United Molasses Co
1926 Company incorporated as public company on 1st January as a holding company for the British Molasses Co Ltd and the associated Pure Cane Molasses Co Ltd, and took over a fleet of 8 tankers[1]
1930 Arrangement between Distillers Co and United Molasses Co for exchange of shares[2].
1931 It was announced that the United Molasses Co had decided to liquidate the British Molasses Co and the Pure Cane Molasses Co, two of their subsidiary companies. The trading of the two subsidiaries would in future be carried on by the parent company.[3]

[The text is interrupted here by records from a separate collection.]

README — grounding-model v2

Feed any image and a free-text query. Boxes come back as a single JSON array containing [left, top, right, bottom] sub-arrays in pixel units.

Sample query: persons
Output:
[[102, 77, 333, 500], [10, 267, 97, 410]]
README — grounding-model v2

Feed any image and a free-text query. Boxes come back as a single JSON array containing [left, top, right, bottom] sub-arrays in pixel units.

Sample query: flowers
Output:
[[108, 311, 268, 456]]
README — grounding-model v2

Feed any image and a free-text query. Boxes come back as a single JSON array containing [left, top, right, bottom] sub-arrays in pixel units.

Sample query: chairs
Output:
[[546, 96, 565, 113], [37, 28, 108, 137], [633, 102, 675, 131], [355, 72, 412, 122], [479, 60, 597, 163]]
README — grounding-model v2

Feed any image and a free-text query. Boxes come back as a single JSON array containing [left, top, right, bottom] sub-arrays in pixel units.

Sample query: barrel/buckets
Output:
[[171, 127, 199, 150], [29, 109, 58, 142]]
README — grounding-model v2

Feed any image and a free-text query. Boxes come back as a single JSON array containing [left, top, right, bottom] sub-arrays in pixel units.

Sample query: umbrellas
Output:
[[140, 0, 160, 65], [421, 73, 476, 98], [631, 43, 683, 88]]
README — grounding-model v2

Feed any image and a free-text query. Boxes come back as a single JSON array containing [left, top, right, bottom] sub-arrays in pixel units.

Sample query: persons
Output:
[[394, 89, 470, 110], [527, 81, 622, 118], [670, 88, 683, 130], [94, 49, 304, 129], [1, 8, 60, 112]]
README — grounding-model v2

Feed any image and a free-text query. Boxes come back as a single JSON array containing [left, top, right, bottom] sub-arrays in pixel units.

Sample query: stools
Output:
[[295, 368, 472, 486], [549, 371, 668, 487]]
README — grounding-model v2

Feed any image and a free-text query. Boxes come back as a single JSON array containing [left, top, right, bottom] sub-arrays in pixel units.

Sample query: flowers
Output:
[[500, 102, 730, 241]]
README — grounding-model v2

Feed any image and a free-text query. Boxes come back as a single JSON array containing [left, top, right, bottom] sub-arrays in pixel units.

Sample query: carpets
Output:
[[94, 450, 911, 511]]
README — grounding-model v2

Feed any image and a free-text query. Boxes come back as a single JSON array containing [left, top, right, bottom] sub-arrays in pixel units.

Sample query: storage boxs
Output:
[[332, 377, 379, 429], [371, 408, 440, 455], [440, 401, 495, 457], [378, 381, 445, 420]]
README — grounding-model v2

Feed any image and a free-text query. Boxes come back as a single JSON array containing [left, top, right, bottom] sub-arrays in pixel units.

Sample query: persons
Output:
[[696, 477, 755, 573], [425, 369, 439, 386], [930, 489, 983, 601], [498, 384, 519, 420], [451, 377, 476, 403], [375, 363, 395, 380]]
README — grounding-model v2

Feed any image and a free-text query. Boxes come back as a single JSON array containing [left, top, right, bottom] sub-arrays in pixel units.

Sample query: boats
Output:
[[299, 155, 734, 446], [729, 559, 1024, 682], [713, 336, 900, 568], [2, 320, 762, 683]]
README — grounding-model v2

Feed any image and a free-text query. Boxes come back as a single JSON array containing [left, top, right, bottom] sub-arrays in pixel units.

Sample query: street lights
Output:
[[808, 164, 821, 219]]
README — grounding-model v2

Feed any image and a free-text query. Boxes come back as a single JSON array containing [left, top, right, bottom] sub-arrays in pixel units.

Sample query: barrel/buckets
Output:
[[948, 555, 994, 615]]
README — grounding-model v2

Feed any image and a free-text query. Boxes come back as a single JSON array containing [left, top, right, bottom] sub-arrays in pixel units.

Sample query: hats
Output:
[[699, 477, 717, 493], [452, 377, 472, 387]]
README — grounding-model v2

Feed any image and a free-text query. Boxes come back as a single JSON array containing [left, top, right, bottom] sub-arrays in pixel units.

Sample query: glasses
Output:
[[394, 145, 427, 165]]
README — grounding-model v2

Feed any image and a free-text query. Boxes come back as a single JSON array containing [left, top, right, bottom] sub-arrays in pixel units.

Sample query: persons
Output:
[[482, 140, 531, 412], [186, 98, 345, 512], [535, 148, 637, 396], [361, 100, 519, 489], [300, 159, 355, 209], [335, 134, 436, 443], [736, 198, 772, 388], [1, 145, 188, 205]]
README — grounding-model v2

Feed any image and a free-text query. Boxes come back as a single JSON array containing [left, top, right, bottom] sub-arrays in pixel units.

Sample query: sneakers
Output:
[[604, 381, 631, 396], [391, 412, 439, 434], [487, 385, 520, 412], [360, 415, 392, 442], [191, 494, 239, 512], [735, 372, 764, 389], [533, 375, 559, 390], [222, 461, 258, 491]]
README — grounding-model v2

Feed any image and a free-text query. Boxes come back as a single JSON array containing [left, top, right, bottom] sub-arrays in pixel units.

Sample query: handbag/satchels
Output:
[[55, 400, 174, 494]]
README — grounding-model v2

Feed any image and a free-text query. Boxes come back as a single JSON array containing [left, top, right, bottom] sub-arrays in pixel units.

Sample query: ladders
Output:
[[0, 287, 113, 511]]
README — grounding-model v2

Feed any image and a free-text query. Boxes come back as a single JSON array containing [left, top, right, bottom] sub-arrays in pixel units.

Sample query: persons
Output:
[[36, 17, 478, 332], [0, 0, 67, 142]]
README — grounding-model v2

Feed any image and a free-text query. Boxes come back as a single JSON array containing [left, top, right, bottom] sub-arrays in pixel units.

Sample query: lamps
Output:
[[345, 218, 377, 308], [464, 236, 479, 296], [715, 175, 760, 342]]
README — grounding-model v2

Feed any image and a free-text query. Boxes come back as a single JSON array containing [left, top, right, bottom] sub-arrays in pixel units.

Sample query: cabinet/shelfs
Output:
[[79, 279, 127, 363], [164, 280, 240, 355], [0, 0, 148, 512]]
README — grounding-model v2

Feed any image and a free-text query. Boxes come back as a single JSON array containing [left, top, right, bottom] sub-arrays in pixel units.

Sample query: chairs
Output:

1938 Distillers Co was the company's largest customer and the largest user of molasses in the world. In response to the government's tax on use of alcohol as a motor fuel (as supplied by Distillers), the company reduced its profit margins[4].
1939 Formed Athel Line as a private subsidiary to take over the company's tankers and barges[5]
1943 Acquired Weymann Motor Bodies.[6]
1949 United Molasses Co's Athel Line bought a controlling interest in Anchor Line and purchased the remaining shares in 1950.
c.1954 United Molasses Co bought a boatyard on the south side of the inner harbour at Lowestoft in Suffolk and modernised the facilities. The yard was renamed Richards (Shipbuilders) Ltd.
1955 Acquired E. N. Bray. [7]
1965 Tate and Lyle took over United Molasses Co; sold Anchor Line
1969 United Molasses Ltd purchased another yard: the Fellows Yard at Great Yarmouth.